Two Poems

Maya KhoslaDispersal

Oak crickets dedicate their shrilling to the stars:
     tireless desire pitched into the jeweled universe
          with the most power a chorus of cells can muster.

Such surges are rooted at the core, native 
     to the multimillion nuclei in each being. 
           To the fledgling dread of a kestrel, preparing

for first flight. To an apple's thump on earth, 
     kernels of yearning sealed in the double darkness 
           of sugars and night-rose coat. Each stores formulae

for longing and reaching with genetic perfection. 
      And after water is filtered, tent pegs fastened, fruit sliced 
           the valley stilled, I enter that world one mouthful

at a time. Up along its rim, the lapping grasses 
     are lighter for the absence of prickly seed-heads 
           quick-released into my socks as I passed.

 

Offerings

for R. Schwartz

A woman donates one of her kidneys, saves 
a life. She awakens at dawn and the world

feels altered. To rise fearless after parting 
with the body's inner sense of bilateral symmetry

is to understand anew that dawn's scissors of wind, 
which slice first light into ribbons the shape of leaves,

will not annihilate them. She can now watch birds 
flickering in the sun and feel the inner magnet of hope

that propels them to snap ties with known terrains,
venture across landscapes never traversed. Migration, too,

is the mind in storm, the mind prepared to shed all 
but the vector between given and received,

between an emptied landscape and one rich 
with sun and nutrients. Still, there's no denying

the half-emptiness remaining. Often her heart 
lingers at the edge of what sang

along the slant of branches now swept clean.

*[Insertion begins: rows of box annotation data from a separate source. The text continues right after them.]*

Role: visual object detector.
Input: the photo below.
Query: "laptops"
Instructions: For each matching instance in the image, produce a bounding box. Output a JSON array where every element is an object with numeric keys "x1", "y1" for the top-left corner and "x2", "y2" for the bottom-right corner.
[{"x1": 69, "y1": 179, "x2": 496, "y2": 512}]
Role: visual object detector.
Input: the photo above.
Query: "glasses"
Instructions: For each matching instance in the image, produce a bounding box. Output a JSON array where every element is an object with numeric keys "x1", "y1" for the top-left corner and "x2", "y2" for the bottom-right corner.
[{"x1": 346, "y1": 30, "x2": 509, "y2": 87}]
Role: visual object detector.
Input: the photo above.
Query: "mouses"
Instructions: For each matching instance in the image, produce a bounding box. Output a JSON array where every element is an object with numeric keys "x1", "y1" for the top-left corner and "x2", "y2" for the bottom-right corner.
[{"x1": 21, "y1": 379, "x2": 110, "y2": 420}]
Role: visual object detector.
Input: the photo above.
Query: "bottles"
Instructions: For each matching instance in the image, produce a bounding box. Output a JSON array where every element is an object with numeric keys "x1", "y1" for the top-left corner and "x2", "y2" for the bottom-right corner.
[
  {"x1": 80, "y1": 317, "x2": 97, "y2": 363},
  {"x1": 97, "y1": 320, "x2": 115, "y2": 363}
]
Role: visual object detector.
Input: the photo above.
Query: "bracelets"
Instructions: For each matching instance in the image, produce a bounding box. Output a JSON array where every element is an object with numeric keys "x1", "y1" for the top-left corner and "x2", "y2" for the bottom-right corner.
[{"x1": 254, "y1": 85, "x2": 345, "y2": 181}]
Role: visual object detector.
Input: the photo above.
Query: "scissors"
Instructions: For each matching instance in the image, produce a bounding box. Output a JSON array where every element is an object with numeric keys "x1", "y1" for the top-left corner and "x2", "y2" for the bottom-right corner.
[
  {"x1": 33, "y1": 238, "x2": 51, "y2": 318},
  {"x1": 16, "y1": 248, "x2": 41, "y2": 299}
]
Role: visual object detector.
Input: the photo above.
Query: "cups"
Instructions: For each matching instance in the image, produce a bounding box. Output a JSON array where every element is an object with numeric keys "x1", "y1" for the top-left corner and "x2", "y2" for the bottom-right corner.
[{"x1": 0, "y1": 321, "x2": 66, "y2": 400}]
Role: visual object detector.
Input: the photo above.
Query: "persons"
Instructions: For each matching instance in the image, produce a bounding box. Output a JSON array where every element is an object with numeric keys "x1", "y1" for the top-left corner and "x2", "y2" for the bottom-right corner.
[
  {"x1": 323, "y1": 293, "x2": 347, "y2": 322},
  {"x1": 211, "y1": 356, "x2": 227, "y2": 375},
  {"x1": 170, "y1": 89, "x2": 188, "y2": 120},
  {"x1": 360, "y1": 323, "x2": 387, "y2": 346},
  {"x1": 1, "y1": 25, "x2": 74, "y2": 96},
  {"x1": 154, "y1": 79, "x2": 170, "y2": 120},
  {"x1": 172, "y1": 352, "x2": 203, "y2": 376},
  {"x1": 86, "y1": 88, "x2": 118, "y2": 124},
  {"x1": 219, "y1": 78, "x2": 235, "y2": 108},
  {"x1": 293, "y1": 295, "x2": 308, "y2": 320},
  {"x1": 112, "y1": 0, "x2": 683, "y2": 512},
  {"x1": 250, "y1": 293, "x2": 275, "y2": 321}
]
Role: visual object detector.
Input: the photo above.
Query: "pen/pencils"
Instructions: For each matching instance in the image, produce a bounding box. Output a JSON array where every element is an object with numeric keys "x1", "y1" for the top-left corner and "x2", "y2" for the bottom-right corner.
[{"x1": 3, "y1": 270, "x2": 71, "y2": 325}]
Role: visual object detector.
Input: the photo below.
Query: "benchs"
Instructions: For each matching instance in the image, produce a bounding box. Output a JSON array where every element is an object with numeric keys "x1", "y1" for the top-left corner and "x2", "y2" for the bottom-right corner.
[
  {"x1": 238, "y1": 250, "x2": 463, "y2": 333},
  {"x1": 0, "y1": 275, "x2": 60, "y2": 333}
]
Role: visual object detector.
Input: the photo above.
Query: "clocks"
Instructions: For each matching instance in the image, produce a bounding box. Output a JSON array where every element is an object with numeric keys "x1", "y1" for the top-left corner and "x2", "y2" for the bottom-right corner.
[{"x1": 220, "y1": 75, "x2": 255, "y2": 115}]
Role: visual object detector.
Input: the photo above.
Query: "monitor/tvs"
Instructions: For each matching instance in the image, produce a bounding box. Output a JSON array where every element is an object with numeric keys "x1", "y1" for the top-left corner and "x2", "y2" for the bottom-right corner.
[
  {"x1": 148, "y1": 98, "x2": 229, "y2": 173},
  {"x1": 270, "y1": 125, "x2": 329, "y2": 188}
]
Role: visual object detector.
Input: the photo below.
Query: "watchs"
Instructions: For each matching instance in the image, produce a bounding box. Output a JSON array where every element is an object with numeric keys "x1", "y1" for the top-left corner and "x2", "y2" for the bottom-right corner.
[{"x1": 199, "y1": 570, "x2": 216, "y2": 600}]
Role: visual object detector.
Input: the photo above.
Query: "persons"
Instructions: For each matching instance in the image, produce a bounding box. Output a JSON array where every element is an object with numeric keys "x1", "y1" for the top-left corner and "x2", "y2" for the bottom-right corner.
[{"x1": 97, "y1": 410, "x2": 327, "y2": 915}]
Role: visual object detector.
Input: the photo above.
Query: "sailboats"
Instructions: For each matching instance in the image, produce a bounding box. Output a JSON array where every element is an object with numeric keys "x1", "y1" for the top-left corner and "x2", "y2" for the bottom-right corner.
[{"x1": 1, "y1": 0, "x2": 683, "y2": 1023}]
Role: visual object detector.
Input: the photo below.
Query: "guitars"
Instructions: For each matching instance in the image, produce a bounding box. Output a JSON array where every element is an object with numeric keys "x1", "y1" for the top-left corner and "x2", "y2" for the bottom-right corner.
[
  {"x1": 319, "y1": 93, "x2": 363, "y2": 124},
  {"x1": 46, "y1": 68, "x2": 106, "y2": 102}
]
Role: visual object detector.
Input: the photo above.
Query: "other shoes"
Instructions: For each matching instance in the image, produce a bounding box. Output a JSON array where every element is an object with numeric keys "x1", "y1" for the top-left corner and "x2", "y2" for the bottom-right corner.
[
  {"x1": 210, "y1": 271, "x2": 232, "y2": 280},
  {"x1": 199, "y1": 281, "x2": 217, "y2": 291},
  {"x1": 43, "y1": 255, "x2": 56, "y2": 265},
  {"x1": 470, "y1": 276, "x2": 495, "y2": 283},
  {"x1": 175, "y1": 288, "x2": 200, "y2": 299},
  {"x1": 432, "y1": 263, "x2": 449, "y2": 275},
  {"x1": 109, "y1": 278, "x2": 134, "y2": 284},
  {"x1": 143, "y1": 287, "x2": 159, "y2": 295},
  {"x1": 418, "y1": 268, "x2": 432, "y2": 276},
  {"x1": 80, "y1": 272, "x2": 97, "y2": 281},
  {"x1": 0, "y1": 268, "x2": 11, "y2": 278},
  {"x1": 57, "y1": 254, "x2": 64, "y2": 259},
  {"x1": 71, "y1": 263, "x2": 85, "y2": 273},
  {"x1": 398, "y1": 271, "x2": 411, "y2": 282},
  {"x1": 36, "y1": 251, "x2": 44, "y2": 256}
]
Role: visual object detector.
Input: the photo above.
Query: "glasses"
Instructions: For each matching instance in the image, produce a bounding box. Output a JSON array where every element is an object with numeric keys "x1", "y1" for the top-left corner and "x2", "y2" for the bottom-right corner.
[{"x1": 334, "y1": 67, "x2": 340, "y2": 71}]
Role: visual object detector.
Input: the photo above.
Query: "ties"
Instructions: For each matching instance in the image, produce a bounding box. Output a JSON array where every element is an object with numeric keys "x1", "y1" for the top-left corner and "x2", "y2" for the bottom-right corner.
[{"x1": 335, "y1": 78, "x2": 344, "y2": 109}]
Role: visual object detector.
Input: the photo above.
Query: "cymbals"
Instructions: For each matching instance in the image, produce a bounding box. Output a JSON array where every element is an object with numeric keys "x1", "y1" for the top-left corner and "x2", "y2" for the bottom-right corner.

Maya Khosla received the Dorothy Brunsman Poetry Prize for Keel Bone (2003) and awards from Poets & Writers, the Ludwig Vogelstein Foundation, and the Headlands Center for the Arts. Her poetry has appeared in Fog and Wood Smoke, Water: Culture, Politics, Management, and various journals, including Poem, Prairie Schooner, and Wisconsin Review. New poems are forthcoming in The Harper Collins Anthology of English Poetry by Indians.